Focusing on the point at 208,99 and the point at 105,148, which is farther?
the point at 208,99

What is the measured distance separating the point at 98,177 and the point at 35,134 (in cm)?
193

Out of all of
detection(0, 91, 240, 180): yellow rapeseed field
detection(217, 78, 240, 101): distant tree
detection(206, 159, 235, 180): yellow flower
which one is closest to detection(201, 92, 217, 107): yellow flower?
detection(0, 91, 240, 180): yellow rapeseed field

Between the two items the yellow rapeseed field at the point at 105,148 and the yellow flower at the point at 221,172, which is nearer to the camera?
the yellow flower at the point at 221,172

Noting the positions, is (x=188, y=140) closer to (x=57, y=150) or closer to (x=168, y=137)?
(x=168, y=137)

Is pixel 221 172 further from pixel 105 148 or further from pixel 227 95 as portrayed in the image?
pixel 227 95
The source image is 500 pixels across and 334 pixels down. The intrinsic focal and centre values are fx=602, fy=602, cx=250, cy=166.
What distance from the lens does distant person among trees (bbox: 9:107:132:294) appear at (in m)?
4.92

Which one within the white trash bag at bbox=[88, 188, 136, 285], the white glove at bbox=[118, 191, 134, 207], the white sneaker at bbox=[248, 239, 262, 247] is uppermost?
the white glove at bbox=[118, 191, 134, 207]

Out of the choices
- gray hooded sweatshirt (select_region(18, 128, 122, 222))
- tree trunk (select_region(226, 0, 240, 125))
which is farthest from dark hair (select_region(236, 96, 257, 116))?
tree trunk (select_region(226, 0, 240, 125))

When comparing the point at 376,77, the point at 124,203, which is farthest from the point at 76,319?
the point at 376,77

* * *

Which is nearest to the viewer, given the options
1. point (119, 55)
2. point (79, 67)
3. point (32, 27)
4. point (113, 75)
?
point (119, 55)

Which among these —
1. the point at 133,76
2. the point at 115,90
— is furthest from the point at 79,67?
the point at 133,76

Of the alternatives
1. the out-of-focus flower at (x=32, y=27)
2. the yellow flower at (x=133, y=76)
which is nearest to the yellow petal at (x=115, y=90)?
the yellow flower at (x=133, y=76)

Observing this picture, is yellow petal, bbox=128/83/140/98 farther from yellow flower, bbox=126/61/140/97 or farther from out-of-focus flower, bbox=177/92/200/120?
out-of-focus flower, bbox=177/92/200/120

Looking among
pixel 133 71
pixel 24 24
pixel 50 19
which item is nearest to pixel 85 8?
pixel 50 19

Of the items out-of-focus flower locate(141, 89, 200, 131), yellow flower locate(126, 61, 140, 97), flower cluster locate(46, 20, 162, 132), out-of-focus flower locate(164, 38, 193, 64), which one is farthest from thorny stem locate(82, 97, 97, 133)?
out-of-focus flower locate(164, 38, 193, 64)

__What is expected__.
Find every line in the listing above that contains the word "among" and copy each one in full. Case counts.

__Written answer__.
What distance from the lens does distant person among trees (bbox: 9:107:132:294) appear at (in m)?
Which among these —
Looking among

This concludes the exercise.